Data extract
>>>
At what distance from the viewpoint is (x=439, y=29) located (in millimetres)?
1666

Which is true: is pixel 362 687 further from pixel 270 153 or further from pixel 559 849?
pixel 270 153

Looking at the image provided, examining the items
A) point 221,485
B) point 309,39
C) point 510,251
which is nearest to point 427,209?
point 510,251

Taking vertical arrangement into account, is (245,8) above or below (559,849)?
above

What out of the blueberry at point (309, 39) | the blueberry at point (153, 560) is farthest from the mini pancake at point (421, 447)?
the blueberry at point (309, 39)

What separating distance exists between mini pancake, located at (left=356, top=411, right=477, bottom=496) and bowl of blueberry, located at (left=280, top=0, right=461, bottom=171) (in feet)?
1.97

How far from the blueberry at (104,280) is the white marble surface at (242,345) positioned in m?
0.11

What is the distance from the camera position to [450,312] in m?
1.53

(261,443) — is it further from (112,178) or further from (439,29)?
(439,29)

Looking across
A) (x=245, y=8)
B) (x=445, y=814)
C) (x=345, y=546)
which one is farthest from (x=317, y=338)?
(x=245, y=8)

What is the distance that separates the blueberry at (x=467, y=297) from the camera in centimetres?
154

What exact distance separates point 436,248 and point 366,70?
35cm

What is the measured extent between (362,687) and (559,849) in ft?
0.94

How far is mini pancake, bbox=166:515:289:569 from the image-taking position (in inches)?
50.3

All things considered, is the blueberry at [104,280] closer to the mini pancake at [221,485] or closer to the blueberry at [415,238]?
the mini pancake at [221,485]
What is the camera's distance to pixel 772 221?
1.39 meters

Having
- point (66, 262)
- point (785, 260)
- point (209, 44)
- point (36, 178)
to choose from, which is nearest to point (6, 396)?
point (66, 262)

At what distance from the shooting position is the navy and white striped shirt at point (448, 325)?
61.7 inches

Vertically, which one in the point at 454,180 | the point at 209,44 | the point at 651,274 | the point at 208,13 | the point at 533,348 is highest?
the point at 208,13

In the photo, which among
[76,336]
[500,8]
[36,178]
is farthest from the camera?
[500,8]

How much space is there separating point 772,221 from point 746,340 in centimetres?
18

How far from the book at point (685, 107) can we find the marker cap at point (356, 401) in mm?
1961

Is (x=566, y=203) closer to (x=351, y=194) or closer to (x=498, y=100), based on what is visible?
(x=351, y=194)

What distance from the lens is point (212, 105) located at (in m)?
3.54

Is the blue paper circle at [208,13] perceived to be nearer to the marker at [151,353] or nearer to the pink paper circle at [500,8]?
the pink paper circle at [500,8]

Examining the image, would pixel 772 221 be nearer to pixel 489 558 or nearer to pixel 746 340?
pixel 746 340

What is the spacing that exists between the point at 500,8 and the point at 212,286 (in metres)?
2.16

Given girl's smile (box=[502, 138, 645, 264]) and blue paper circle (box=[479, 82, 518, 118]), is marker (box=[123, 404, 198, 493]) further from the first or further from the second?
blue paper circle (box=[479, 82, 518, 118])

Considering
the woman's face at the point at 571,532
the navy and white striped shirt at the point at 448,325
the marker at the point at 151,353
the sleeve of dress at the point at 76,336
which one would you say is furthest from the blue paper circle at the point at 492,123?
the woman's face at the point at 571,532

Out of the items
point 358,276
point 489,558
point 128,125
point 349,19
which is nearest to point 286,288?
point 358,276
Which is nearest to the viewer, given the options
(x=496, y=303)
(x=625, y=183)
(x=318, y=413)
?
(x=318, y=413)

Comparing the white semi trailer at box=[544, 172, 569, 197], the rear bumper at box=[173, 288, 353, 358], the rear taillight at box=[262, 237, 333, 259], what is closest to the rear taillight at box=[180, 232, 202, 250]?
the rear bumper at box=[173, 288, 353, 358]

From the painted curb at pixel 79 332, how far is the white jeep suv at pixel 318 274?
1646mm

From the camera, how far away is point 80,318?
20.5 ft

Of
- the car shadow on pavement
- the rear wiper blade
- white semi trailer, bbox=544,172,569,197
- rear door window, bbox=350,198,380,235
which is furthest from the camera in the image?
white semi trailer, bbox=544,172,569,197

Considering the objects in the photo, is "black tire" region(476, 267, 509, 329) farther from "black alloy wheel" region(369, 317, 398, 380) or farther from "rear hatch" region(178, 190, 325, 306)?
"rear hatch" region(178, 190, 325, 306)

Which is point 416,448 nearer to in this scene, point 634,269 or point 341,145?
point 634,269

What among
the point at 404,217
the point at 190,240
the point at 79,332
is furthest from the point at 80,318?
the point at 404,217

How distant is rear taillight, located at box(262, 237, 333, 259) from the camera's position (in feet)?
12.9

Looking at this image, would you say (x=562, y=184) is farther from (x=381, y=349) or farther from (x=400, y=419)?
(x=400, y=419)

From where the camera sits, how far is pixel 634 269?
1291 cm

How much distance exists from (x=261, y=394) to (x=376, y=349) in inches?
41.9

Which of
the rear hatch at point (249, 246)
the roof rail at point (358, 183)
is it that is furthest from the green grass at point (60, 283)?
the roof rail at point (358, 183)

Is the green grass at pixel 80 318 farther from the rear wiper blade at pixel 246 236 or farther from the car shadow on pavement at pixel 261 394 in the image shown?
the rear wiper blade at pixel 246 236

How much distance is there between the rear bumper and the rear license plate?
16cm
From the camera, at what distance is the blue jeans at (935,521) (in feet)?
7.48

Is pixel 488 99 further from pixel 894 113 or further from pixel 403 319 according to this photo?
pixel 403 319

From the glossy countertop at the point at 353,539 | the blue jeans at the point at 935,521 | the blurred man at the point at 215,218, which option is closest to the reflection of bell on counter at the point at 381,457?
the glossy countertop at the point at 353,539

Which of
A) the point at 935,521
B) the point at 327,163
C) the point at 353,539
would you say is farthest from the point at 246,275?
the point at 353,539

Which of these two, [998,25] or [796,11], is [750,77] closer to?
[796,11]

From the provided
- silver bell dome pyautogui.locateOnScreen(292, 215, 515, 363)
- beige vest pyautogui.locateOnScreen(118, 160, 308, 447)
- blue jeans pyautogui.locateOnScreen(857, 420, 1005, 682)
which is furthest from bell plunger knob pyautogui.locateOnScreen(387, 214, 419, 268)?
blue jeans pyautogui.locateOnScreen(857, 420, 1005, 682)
<<<
Problem
Revise the entries above so that every "camera" becomes "lens", leaving everything else unchanged.

Answer to this task
At what distance from the viewpoint is (x=439, y=29) located (in millimetres)?
1666

Which is true: is pixel 362 687 further from pixel 270 153 or further from pixel 559 849?
pixel 270 153

Looking at the image provided, examining the items
A) point 221,485
B) point 309,39
C) point 510,251
which is nearest to point 427,209?
point 510,251

Taking vertical arrangement into account, is (245,8) above or below (559,849)?
above

What out of the blueberry at point (309, 39) | the blueberry at point (153, 560) is farthest from the mini pancake at point (421, 447)?
the blueberry at point (309, 39)

What separating distance exists between mini pancake, located at (left=356, top=411, right=477, bottom=496) and bowl of blueberry, located at (left=280, top=0, right=461, bottom=171) (in feet)?
1.97

How far from the blueberry at (104,280) is the white marble surface at (242,345) positioned in m?
0.11

What is the distance from the lens position to [450,312] in m?
1.53

(261,443) — is it further from (112,178) or further from (439,29)?
(439,29)

Looking across
A) (x=245, y=8)
B) (x=445, y=814)
C) (x=345, y=546)
which one is farthest from (x=317, y=338)?
(x=245, y=8)

What is the distance that separates the blueberry at (x=467, y=297) from the lens in centimetres?
154

What exact distance separates point 436,248 and point 366,70?
35cm

What is the measured extent between (362,687) and (559,849) in ft?
0.94

How far is mini pancake, bbox=166:515:289:569 from the image-taking position (in inches)?
50.3

All things considered, is the blueberry at [104,280] closer to the mini pancake at [221,485] or closer to the blueberry at [415,238]?
the mini pancake at [221,485]
What is the lens's distance to pixel 772 221?
1.39 meters

Having
- point (66, 262)
- point (785, 260)
- point (209, 44)
- point (36, 178)
to choose from, which is nearest to point (6, 396)?
point (66, 262)

At what distance from the shooting position is the navy and white striped shirt at point (448, 325)?
61.7 inches

Vertically, which one in the point at 454,180 | the point at 209,44 | the point at 651,274 | the point at 208,13 | the point at 533,348 is highest?
the point at 208,13

In the photo, which among
[76,336]
[500,8]
[36,178]
is farthest from the lens?
[500,8]

How much space is there separating point 772,221 from point 746,340 in centimetres?
18

How far from the book at point (685, 107) can we find the marker cap at point (356, 401) in mm?
1961

Is (x=566, y=203) closer to (x=351, y=194) or closer to (x=498, y=100), based on what is visible?
(x=351, y=194)

What distance from the lens is point (212, 105) located at (in m)?
3.54

Is the blue paper circle at [208,13] perceived to be nearer to the marker at [151,353] or nearer to the pink paper circle at [500,8]?
the pink paper circle at [500,8]

Examining the image, would pixel 772 221 be nearer to pixel 489 558 or nearer to pixel 746 340?
pixel 746 340

What is the spacing that exists between the point at 500,8 and the point at 212,286 (in metres)?
2.16

Given girl's smile (box=[502, 138, 645, 264]) and blue paper circle (box=[479, 82, 518, 118]), is marker (box=[123, 404, 198, 493]) further from the first or further from the second?
blue paper circle (box=[479, 82, 518, 118])

Considering
the woman's face at the point at 571,532
the navy and white striped shirt at the point at 448,325
the marker at the point at 151,353
the sleeve of dress at the point at 76,336
which one would you say is furthest from the blue paper circle at the point at 492,123?
the woman's face at the point at 571,532

Out of the items
point 358,276
point 489,558
point 128,125
point 349,19
which is nearest to point 286,288?
point 358,276
Which is nearest to the viewer, given the options
(x=496, y=303)
(x=625, y=183)
(x=318, y=413)
?
(x=318, y=413)

Comparing the white semi trailer at box=[544, 172, 569, 197], the rear bumper at box=[173, 288, 353, 358], the rear taillight at box=[262, 237, 333, 259], what is closest to the rear taillight at box=[180, 232, 202, 250]?
the rear bumper at box=[173, 288, 353, 358]

From the painted curb at pixel 79 332, how far is the white jeep suv at pixel 318 274?
1646mm

From the lens, how far away is point 80,318?
20.5 ft

Of
- the car shadow on pavement
- the rear wiper blade
- white semi trailer, bbox=544,172,569,197
- rear door window, bbox=350,198,380,235
which is furthest from the lens in the image?
white semi trailer, bbox=544,172,569,197

Considering the objects in the photo, is "black tire" region(476, 267, 509, 329) farther from "black alloy wheel" region(369, 317, 398, 380) or farther from "rear hatch" region(178, 190, 325, 306)?
"rear hatch" region(178, 190, 325, 306)

Which is point 416,448 nearer to in this scene, point 634,269 or point 341,145?
point 634,269

What among
the point at 404,217
the point at 190,240
the point at 79,332
is furthest from the point at 80,318?
the point at 404,217

How distant is rear taillight, located at box(262, 237, 333, 259) from the lens's position (in feet)?
12.9

Looking at this image, would you say (x=562, y=184) is farther from (x=381, y=349) or farther from (x=400, y=419)?
(x=400, y=419)

From where the lens sits, how far is pixel 634 269?
1291 cm

How much distance exists from (x=261, y=394) to (x=376, y=349) in inches?
41.9

Which of
the rear hatch at point (249, 246)
the roof rail at point (358, 183)
is it that is furthest from the green grass at point (60, 283)?
the roof rail at point (358, 183)

Is the green grass at pixel 80 318 farther from the rear wiper blade at pixel 246 236 or farther from the car shadow on pavement at pixel 261 394 in the image shown?
the rear wiper blade at pixel 246 236

How much distance is there between the rear bumper and the rear license plate?
16cm
From the lens, at what distance is the blue jeans at (935,521) (in feet)?
7.48

Is pixel 488 99 further from pixel 894 113 or further from pixel 403 319 according to this photo?
pixel 403 319

From the glossy countertop at the point at 353,539 | the blue jeans at the point at 935,521 | the blurred man at the point at 215,218, which option is closest to the reflection of bell on counter at the point at 381,457?
the glossy countertop at the point at 353,539

Which of
A) the point at 935,521
B) the point at 327,163
C) the point at 353,539
would you say is farthest from the point at 246,275?
the point at 353,539

Which of these two, [998,25] or [796,11], is [750,77] closer to?
[796,11]

From the provided
- silver bell dome pyautogui.locateOnScreen(292, 215, 515, 363)
- beige vest pyautogui.locateOnScreen(118, 160, 308, 447)
- blue jeans pyautogui.locateOnScreen(857, 420, 1005, 682)
which is furthest from bell plunger knob pyautogui.locateOnScreen(387, 214, 419, 268)?
blue jeans pyautogui.locateOnScreen(857, 420, 1005, 682)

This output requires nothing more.